Marino employs photos taken from magazines, web sites or books, which he crops, edits and transforms to create a new narrative or history that matches his interests. The result are large-scale paintings, colorful and intense, classic and obscure; “highbrow” and “low-brow” layered ad infintum, so that the viewer has to look closely to discover it all.
Marino is one of the most prominent Cuban artists from his generation. He has exhibited extensively in museums and galleries in Europe and USA.

In 2010 Marino moved to New York from Madrid for one year as part of the ISCP Brooklyn. That year he also participated in the exhibition Queloides: Race and Racism in Cuban Contemporary Art at the Mattress Factory Museum Pittsburgh.
Between 2010 and 2012, his work drew the attention of critics and curators in the U.S., prompting invitations to participate in exhibitions, such as El Museo del Barrio’s Biennial (S) Files (2011) and Building Identities: Contemporary Cuban Art from the Shelley and Donald Rubin Private Collection, presented in the Cleveland Clinic’s Art Program of the Arts & Medicine Institute. In addition to an Artist’s Studio residency at the Bronx Museum of the Arts (2011-12), Marino was awarded a The Pollock Krasner Grant that year.

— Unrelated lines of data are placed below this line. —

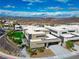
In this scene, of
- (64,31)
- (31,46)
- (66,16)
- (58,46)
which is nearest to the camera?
(31,46)

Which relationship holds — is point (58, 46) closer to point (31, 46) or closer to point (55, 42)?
point (55, 42)

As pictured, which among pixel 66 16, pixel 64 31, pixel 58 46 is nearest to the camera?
pixel 58 46

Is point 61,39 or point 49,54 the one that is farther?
point 61,39

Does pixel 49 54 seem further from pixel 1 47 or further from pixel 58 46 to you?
pixel 1 47

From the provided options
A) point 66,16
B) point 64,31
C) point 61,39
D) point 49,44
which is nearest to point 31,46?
point 49,44

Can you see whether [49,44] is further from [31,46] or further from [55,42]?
[31,46]

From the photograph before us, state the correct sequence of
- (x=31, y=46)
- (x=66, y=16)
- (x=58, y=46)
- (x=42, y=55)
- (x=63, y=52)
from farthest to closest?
(x=66, y=16) < (x=58, y=46) < (x=31, y=46) < (x=63, y=52) < (x=42, y=55)

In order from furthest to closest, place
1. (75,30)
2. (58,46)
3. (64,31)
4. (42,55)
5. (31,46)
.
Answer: (75,30) < (64,31) < (58,46) < (31,46) < (42,55)

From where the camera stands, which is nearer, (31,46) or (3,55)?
(3,55)

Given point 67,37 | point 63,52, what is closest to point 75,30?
point 67,37
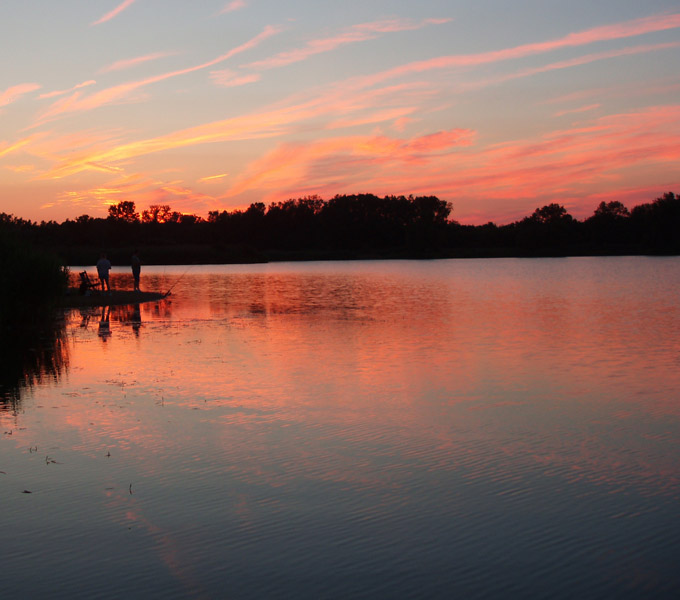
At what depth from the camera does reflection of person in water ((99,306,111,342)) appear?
868 inches

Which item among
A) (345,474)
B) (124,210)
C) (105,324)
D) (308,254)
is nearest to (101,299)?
(105,324)

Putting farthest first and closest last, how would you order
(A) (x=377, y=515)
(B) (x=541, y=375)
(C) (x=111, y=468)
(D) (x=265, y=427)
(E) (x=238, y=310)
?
(E) (x=238, y=310), (B) (x=541, y=375), (D) (x=265, y=427), (C) (x=111, y=468), (A) (x=377, y=515)

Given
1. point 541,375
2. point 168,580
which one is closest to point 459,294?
point 541,375

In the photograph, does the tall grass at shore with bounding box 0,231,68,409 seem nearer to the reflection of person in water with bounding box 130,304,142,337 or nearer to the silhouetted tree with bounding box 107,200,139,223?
the reflection of person in water with bounding box 130,304,142,337

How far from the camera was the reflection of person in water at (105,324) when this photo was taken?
72.3 feet

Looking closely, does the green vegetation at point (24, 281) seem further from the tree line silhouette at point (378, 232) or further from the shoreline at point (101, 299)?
the tree line silhouette at point (378, 232)

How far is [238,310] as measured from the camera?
31.2 m

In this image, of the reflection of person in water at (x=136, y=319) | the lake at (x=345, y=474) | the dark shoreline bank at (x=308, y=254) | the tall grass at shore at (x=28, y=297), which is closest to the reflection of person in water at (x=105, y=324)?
the reflection of person in water at (x=136, y=319)

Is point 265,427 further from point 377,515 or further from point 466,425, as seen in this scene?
point 377,515

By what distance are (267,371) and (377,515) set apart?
28.0 feet

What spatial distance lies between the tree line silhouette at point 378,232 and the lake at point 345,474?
107 metres

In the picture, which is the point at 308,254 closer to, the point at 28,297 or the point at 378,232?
the point at 378,232

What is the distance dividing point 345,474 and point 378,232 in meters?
150

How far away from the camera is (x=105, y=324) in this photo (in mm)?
25391
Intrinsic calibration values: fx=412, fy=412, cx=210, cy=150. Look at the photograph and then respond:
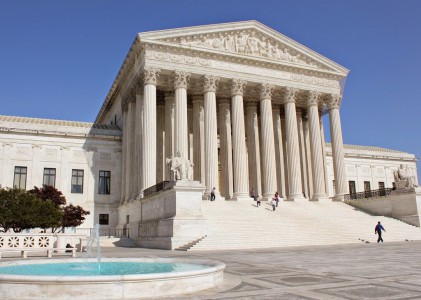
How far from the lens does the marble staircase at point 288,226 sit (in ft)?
85.1

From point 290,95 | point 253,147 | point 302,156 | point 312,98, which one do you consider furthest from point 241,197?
point 312,98

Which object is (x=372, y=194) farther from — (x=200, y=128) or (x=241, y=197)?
(x=200, y=128)

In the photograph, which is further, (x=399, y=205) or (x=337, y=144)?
(x=337, y=144)

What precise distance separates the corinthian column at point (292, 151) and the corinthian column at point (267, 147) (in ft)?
6.82

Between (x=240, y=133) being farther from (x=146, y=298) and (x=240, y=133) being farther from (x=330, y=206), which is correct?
(x=146, y=298)

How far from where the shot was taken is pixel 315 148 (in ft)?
143

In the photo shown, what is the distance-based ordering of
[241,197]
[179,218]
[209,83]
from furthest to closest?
[209,83] < [241,197] < [179,218]

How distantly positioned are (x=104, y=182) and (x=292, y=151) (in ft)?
67.1

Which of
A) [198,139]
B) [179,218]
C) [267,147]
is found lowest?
[179,218]

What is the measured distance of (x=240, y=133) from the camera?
3956cm

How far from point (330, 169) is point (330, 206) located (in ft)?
66.7

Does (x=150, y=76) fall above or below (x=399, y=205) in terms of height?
above

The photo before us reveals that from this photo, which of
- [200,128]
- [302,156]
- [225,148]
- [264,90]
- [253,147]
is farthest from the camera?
[302,156]

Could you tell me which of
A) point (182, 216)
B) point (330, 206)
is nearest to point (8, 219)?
point (182, 216)
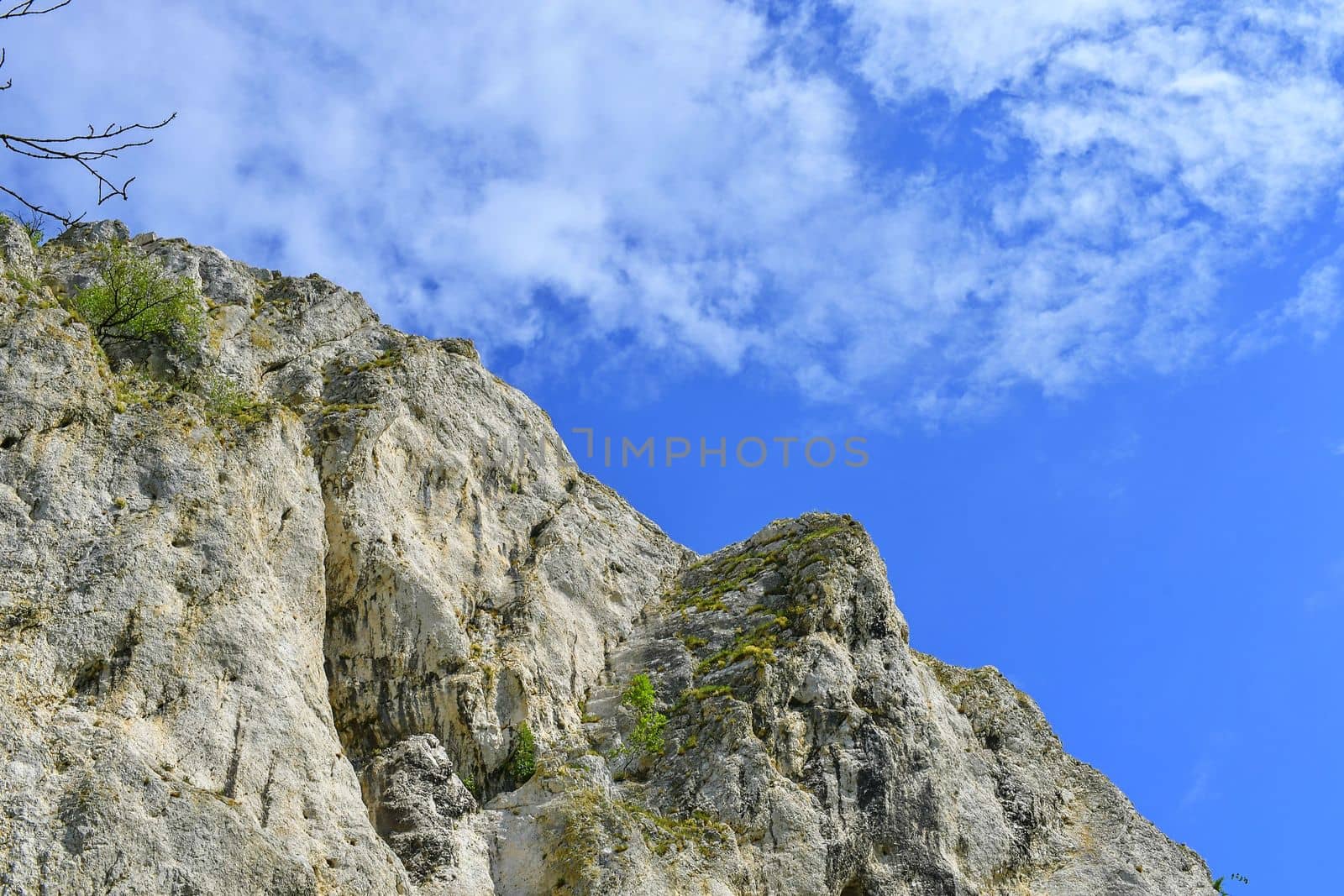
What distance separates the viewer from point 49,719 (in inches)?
792

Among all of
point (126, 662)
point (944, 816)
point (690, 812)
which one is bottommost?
point (126, 662)

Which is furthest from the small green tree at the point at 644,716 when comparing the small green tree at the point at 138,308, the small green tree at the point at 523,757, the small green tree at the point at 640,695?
the small green tree at the point at 138,308

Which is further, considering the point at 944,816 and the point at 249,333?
the point at 249,333

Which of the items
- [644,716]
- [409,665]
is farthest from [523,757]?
[644,716]

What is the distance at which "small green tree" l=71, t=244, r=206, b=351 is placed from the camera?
107 feet

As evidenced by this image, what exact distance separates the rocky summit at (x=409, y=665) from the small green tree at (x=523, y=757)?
0.06 m

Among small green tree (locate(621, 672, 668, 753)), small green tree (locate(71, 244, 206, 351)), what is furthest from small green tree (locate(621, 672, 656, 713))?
small green tree (locate(71, 244, 206, 351))

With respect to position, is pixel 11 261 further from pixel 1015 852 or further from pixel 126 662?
pixel 1015 852

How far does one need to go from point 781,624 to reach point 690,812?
6929 mm

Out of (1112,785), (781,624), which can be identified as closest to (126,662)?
(781,624)

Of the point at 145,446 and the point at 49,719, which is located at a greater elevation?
the point at 145,446

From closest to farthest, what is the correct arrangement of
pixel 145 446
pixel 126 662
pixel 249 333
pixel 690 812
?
pixel 126 662
pixel 145 446
pixel 690 812
pixel 249 333

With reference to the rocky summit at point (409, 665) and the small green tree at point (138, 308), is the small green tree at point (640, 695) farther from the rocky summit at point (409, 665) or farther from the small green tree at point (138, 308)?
the small green tree at point (138, 308)

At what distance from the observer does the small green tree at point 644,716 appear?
Answer: 30.2 meters
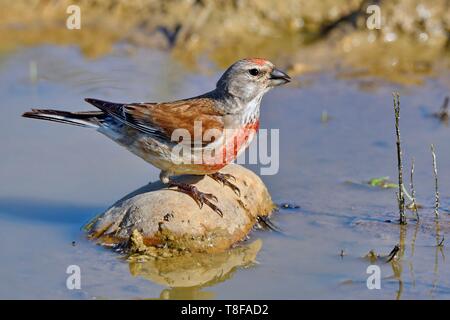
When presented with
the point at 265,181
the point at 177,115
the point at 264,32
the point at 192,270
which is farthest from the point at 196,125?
the point at 264,32

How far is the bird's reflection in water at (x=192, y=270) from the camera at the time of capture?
228 inches

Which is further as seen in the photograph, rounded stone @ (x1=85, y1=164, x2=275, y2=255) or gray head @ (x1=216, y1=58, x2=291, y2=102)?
gray head @ (x1=216, y1=58, x2=291, y2=102)

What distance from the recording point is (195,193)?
257 inches

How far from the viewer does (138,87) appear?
32.1 feet

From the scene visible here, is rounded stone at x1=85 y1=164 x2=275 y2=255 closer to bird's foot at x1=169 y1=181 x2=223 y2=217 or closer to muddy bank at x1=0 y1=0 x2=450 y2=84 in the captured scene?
bird's foot at x1=169 y1=181 x2=223 y2=217

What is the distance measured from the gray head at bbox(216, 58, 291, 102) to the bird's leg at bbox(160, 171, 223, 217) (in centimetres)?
77

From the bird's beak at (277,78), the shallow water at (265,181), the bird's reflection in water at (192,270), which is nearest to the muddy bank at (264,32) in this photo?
the shallow water at (265,181)

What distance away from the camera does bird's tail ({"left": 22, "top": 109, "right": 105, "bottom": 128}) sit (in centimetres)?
682

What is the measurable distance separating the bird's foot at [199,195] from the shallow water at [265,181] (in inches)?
14.2

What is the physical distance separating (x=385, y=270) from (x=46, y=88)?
491 cm

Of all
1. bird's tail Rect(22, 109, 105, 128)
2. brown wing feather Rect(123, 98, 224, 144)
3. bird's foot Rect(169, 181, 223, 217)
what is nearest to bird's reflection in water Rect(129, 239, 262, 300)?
bird's foot Rect(169, 181, 223, 217)

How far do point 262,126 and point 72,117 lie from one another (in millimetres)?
2295

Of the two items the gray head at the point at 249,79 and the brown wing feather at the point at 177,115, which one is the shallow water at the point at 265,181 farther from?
the gray head at the point at 249,79
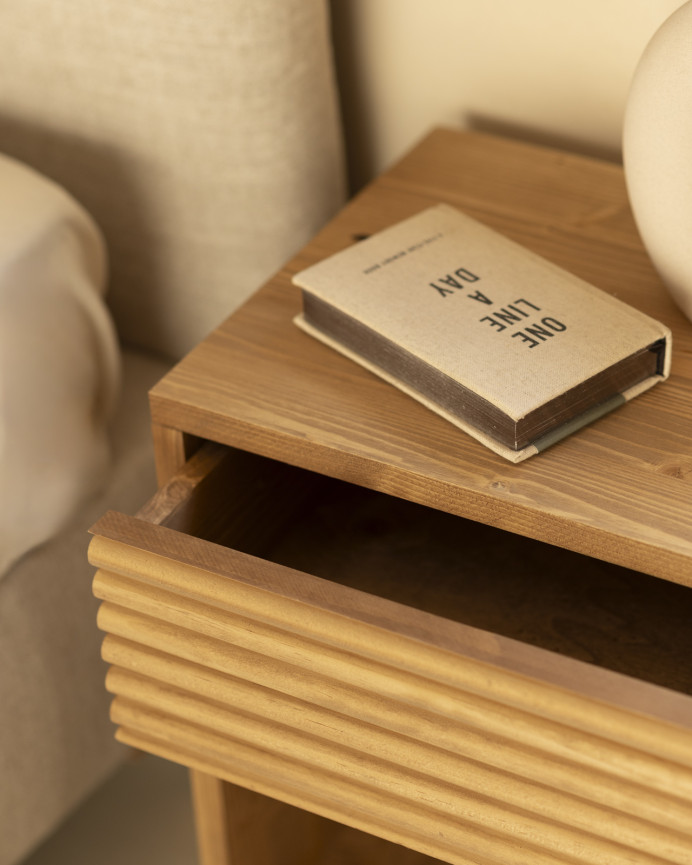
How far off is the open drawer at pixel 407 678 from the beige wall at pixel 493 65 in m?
0.44

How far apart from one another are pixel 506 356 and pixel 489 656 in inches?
7.5

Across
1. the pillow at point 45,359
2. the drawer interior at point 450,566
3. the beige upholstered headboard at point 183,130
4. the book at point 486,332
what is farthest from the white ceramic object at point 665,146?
the pillow at point 45,359

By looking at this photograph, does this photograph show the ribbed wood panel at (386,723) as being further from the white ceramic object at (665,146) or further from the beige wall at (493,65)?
the beige wall at (493,65)

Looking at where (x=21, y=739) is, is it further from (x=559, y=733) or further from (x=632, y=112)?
(x=632, y=112)

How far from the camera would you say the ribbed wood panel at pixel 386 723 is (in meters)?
0.49

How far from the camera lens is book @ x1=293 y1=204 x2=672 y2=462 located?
593 millimetres

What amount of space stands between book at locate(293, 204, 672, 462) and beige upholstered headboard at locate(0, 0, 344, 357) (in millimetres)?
243

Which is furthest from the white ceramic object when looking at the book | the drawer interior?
the drawer interior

Marino’s work is held by many private and public collections, such as The Donald and Shelley Rubin Collection, the Deutsche Bank Collection U.S., The Berardo Collection Portugal, The Farber Collection U.S., The Netherland Bank Holland, the National Museum of Fine Art Cuba, and The Coca Cola Foundation Spain, among others. Marino’s first solo show in New York, Recent Paintings From the Year of the Protester, took place in the nonprofit space The 8 Floor, with the support of the Rubin Foundation and The Bronx Museum of the Arts. This show prompted invitations to participate in Project V at the Hudson Valley Contemporary Art Center in Peekskill in 2012/2013, and Skyline Adrift Cuban Art and Architecture at Art Omi in Ghent, New York (September 2012-spring 2013).
The Waste Land is Marino’s first solo gallery show in New York City.